**What is required**
Print, exactly and completely, every entry in the data.

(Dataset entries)
====================
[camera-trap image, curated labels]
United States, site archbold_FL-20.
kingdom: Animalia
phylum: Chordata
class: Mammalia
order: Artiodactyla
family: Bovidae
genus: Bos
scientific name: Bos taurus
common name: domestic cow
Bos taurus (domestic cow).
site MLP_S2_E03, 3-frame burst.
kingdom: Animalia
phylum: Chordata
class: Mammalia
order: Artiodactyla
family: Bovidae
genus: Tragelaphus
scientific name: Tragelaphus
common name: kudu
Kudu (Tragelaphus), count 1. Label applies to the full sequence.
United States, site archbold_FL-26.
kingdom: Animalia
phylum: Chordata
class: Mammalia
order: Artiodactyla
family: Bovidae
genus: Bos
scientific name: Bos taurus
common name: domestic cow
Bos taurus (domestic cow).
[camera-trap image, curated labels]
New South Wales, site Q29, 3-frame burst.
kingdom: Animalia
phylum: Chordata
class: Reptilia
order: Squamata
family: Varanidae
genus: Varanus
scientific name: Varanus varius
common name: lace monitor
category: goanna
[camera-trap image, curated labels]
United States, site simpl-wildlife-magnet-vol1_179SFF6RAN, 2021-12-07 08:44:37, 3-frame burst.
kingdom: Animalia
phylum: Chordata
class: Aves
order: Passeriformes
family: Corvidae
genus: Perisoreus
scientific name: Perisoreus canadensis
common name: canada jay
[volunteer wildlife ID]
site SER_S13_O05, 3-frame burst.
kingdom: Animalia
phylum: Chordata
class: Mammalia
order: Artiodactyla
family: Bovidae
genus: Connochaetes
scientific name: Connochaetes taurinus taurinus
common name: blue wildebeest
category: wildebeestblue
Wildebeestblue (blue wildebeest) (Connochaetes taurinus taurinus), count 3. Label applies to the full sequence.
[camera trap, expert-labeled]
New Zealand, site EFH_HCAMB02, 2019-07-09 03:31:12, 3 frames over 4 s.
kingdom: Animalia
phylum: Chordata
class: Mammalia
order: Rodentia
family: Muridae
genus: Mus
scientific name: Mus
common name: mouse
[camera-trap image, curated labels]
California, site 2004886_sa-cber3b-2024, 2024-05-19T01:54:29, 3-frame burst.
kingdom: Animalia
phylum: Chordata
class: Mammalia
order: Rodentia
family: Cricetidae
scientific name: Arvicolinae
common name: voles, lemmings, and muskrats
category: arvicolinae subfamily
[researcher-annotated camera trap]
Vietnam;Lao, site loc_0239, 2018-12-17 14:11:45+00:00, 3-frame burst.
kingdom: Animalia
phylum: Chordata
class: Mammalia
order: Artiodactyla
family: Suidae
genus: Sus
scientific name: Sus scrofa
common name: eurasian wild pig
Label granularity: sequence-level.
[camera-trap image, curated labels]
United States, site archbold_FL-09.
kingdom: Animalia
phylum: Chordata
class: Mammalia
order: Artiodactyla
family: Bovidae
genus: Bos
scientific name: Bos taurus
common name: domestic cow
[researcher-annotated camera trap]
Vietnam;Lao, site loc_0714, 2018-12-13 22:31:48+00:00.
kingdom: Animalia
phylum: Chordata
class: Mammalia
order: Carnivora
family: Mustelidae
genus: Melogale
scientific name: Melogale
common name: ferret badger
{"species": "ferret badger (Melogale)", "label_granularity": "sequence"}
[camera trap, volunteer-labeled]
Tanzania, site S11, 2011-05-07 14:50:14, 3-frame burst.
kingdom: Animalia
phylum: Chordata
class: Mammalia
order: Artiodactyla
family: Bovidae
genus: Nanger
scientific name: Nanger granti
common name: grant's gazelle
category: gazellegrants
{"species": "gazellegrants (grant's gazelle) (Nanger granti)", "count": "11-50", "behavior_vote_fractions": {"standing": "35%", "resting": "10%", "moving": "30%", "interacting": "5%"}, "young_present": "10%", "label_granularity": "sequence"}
====================
**Problem solution**
[camera-trap image, curated labels]
United States, site archbold_FL-20.
kingdom: Animalia
phylum: Chordata
class: Mammalia
order: Artiodactyla
family: Bovidae
genus: Bos
scientific name: Bos taurus
common name: domestic cow
Bos taurus (domestic cow).
site MLP_S2_E03, 3-frame burst.
kingdom: Animalia
phylum: Chordata
class: Mammalia
order: Artiodactyla
family: Bovidae
genus: Tragelaphus
scientific name: Tragelaphus
common name: kudu
Kudu (Tragelaphus), count 1. Label applies to the full sequence.
United States, site archbold_FL-26.
kingdom: Animalia
phylum: Chordata
class: Mammalia
order: Artiodactyla
family: Bovidae
genus: Bos
scientific name: Bos taurus
common name: domestic cow
Bos taurus (domestic cow).
[camera-trap image, curated labels]
New South Wales, site Q29, 3-frame burst.
kingdom: Animalia
phylum: Chordata
class: Reptilia
order: Squamata
family: Varanidae
genus: Varanus
scientific name: Varanus varius
common name: lace monitor
category: goanna
[camera-trap image, curated labels]
United States, site simpl-wildlife-magnet-vol1_179SFF6RAN, 2021-12-07 08:44:37, 3-frame burst.
kingdom: Animalia
phylum: Chordata
class: Aves
order: Passeriformes
family: Corvidae
genus: Perisoreus
scientific name: Perisoreus canadensis
common name: canada jay
[volunteer wildlife ID]
site SER_S13_O05, 3-frame burst.
kingdom: Animalia
phylum: Chordata
class: Mammalia
order: Artiodactyla
family: Bovidae
genus: Connochaetes
scientific name: Connochaetes taurinus taurinus
common name: blue wildebeest
category: wildebeestblue
Wildebeestblue (blue wildebeest) (Connochaetes taurinus taurinus), count 3. Label applies to the full sequence.
[camera trap, expert-labeled]
New Zealand, site EFH_HCAMB02, 2019-07-09 03:31:12, 3 frames over 4 s.
kingdom: Animalia
phylum: Chordata
class: Mammalia
order: Rodentia
family: Muridae
genus: Mus
scientific name: Mus
common name: mouse
[camera-trap image, curated labels]
California, site 2004886_sa-cber3b-2024, 2024-05-19T01:54:29, 3-frame burst.
kingdom: Animalia
phylum: Chordata
class: Mammalia
order: Rodentia
family: Cricetidae
scientific name: Arvicolinae
common name: voles, lemmings, and muskrats
category: arvicolinae subfamily
[researcher-annotated camera trap]
Vietnam;Lao, site loc_0239, 2018-12-17 14:11:45+00:00, 3-frame burst.
kingdom: Animalia
phylum: Chordata
class: Mammalia
order: Artiodactyla
family: Suidae
genus: Sus
scientific name: Sus scrofa
common name: eurasian wild pig
Label granularity: sequence-level.
[camera-trap image, curated labels]
United States, site archbold_FL-09.
kingdom: Animalia
phylum: Chordata
class: Mammalia
order: Artiodactyla
family: Bovidae
genus: Bos
scientific name: Bos taurus
common name: domestic cow
[researcher-annotated camera trap]
Vietnam;Lao, site loc_0714, 2018-12-13 22:31:48+00:00.
kingdom: Animalia
phylum: Chordata
class: Mammalia
order: Carnivora
family: Mustelidae
genus: Melogale
scientific name: Melogale
common name: ferret badger
{"species": "ferret badger (Melogale)", "label_granularity": "sequence"}
[camera trap, volunteer-labeled]
Tanzania, site S11, 2011-05-07 14:50:14, 3-frame burst.
kingdom: Animalia
phylum: Chordata
class: Mammalia
order: Artiodactyla
family: Bovidae
genus: Nanger
scientific name: Nanger granti
common name: grant's gazelle
category: gazellegrants
{"species": "gazellegrants (grant's gazelle) (Nanger granti)", "count": "11-50", "behavior_vote_fractions": {"standing": "35%", "resting": "10%", "moving": "30%", "interacting": "5%"}, "young_present": "10%", "label_granularity": "sequence"}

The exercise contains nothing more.